AIM OF THE EXERCISE: Using the material below, print a verbatim copy of every line from the one containing "Δt(171Å) +0/+6/+42 min. Source: automated SDO event catalogue." through the one containing "There was a", inclusive, and omit the pictures.

DATA RECORDS:
--*--

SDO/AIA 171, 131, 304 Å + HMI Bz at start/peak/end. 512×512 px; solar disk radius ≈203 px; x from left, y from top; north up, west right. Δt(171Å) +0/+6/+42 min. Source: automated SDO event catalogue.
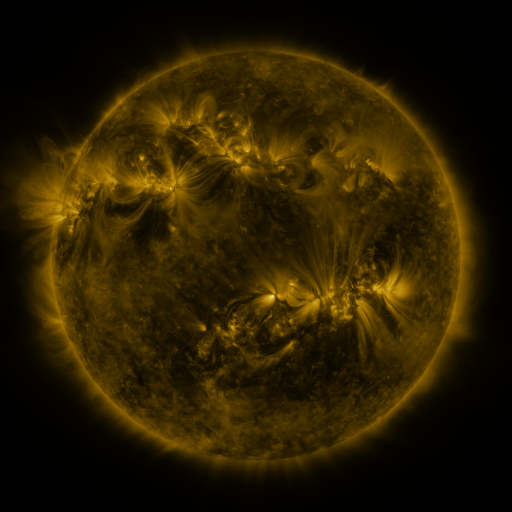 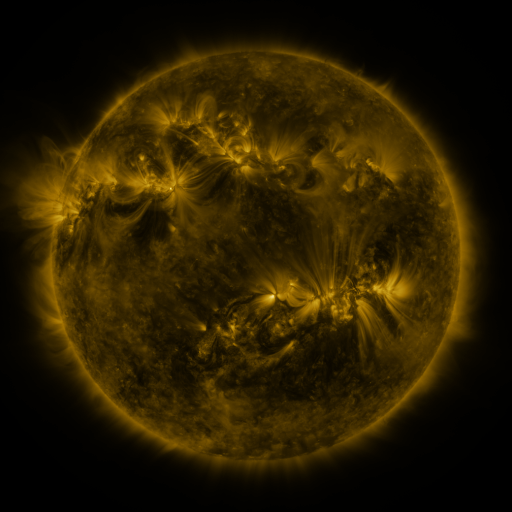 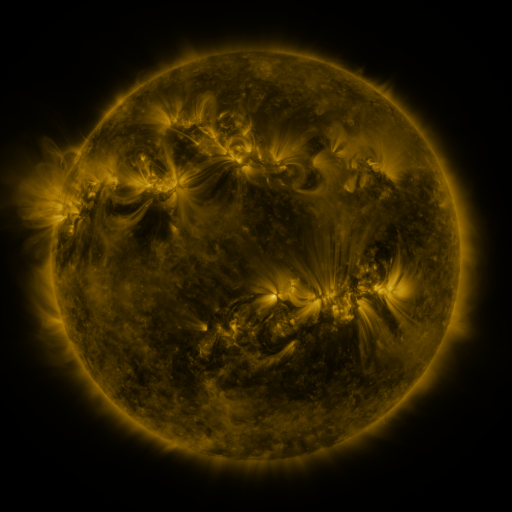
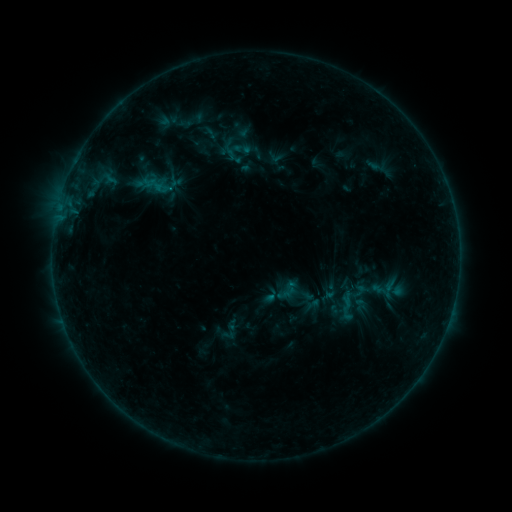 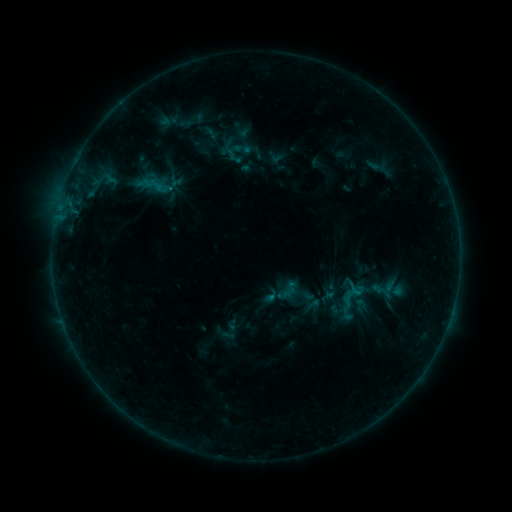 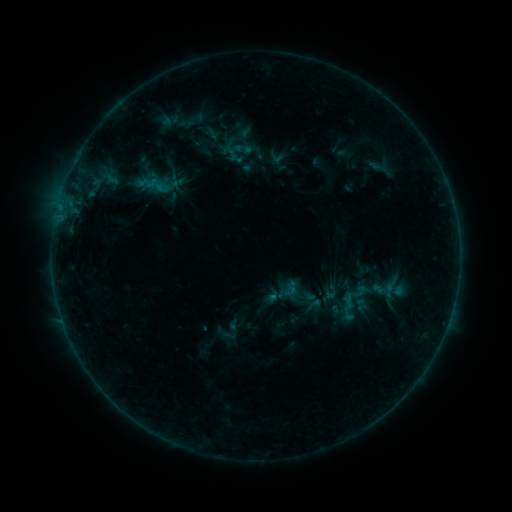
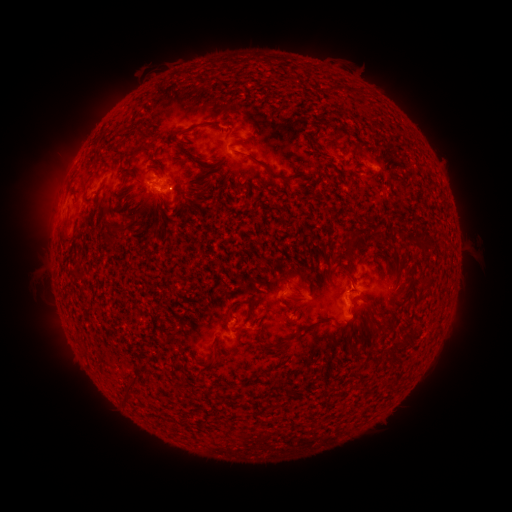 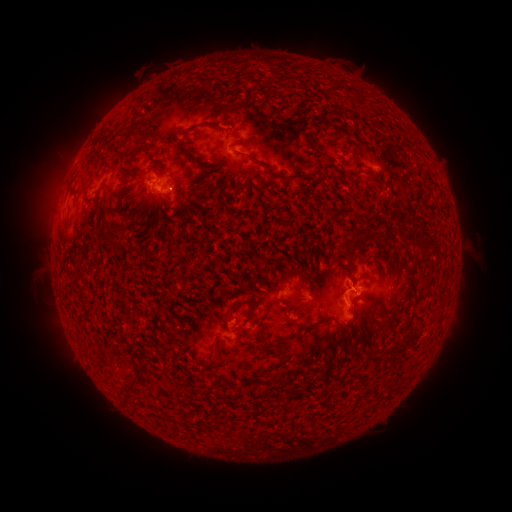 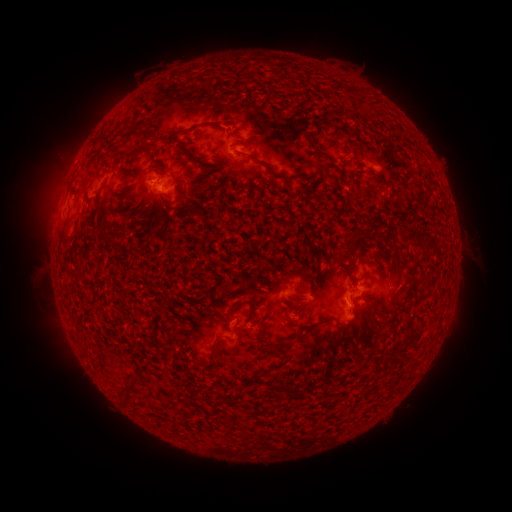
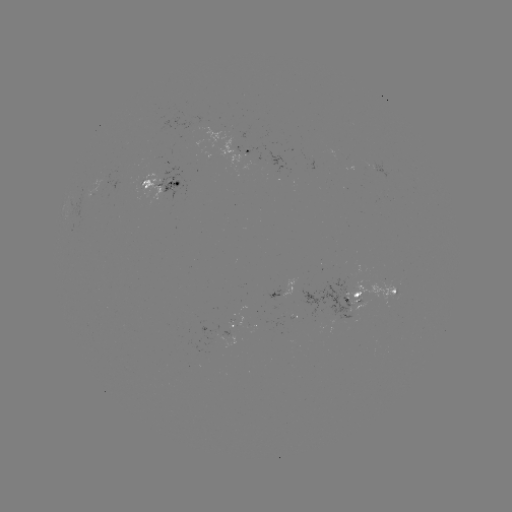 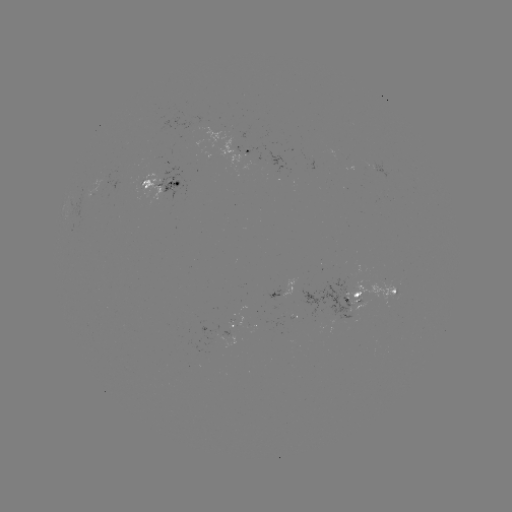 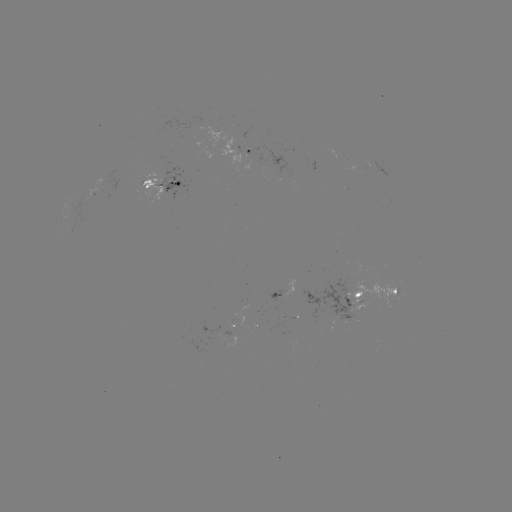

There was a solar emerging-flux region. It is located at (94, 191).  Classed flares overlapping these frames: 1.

--*--

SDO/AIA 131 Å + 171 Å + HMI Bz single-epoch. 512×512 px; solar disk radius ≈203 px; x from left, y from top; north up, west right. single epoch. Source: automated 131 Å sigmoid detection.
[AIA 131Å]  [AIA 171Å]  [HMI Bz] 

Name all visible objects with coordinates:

--*--

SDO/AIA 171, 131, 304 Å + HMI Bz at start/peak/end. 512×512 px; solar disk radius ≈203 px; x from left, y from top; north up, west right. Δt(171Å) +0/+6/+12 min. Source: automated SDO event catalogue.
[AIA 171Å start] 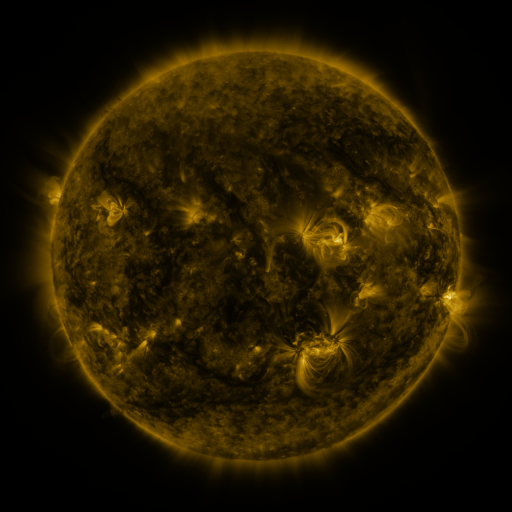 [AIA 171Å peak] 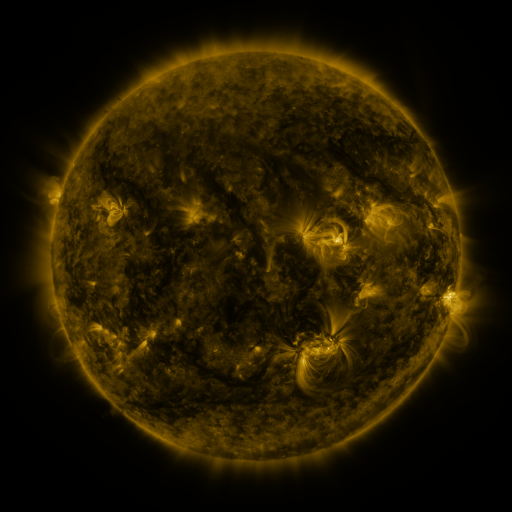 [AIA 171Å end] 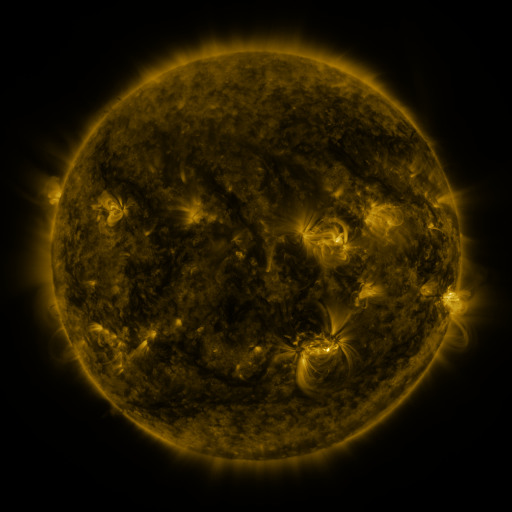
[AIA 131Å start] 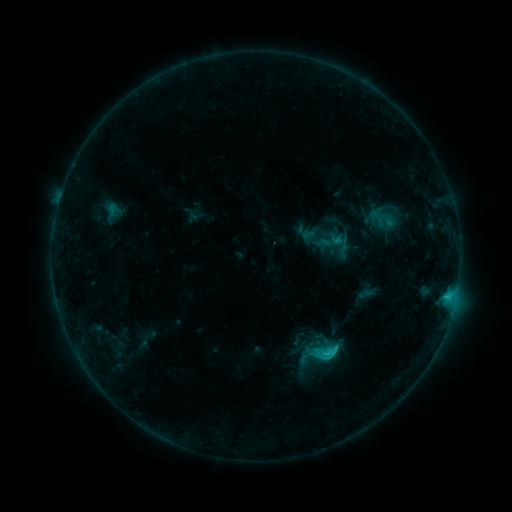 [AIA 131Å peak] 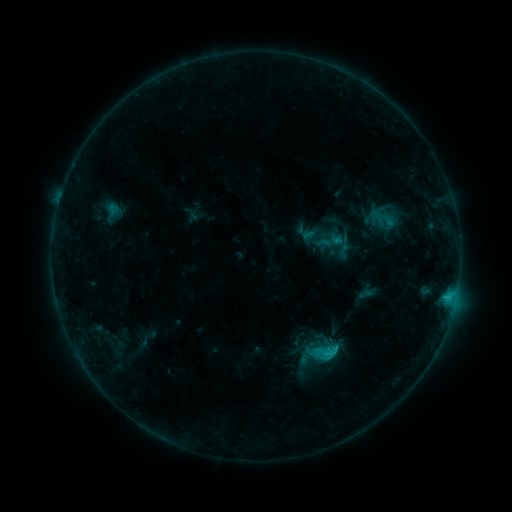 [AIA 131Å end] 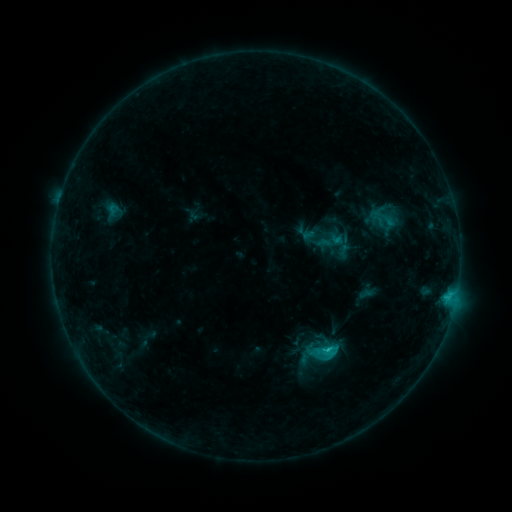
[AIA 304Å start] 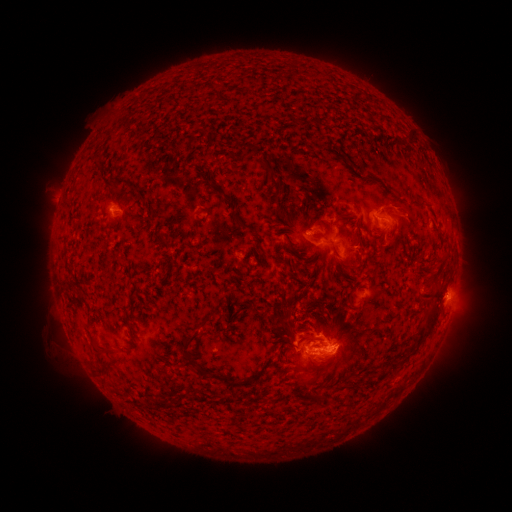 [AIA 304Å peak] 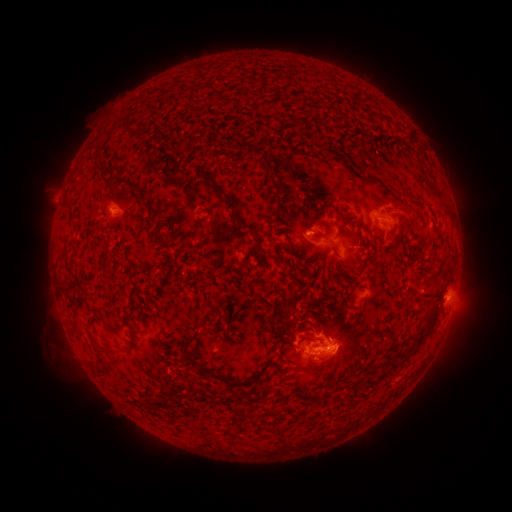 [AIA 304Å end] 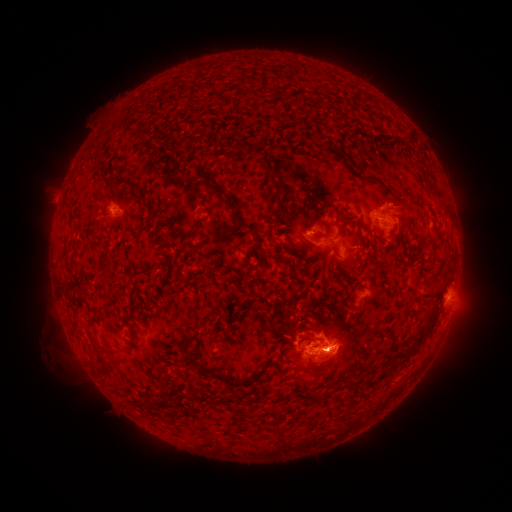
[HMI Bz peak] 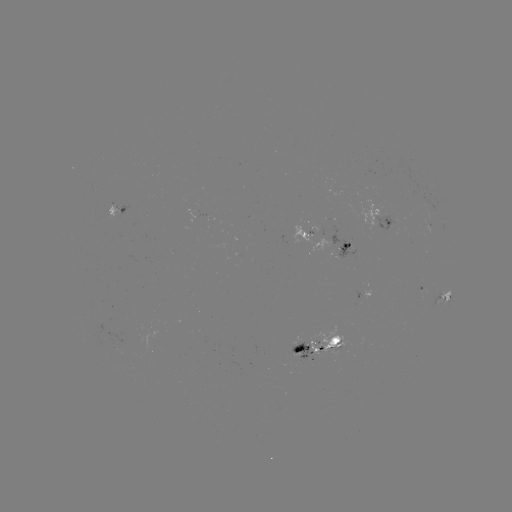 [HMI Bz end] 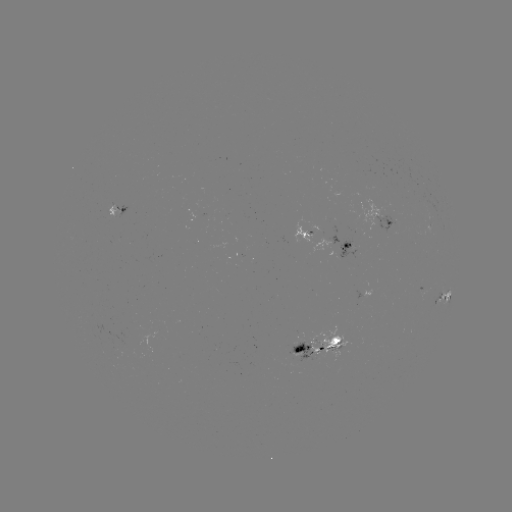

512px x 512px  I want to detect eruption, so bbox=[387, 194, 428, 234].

--*--

ANSWER FOR THIS EXERCISE:
SDO/AIA 171, 131, 304 Å + HMI Bz at start/peak/end. 512×512 px; solar disk radius ≈203 px; x from left, y from top; north up, west right. Δt(171Å) +0/+6/+42 min. Source: automated SDO event catalogue.

There was a solar emerging-flux region. It is located at (94, 191).  Classed flares overlapping these frames: 1.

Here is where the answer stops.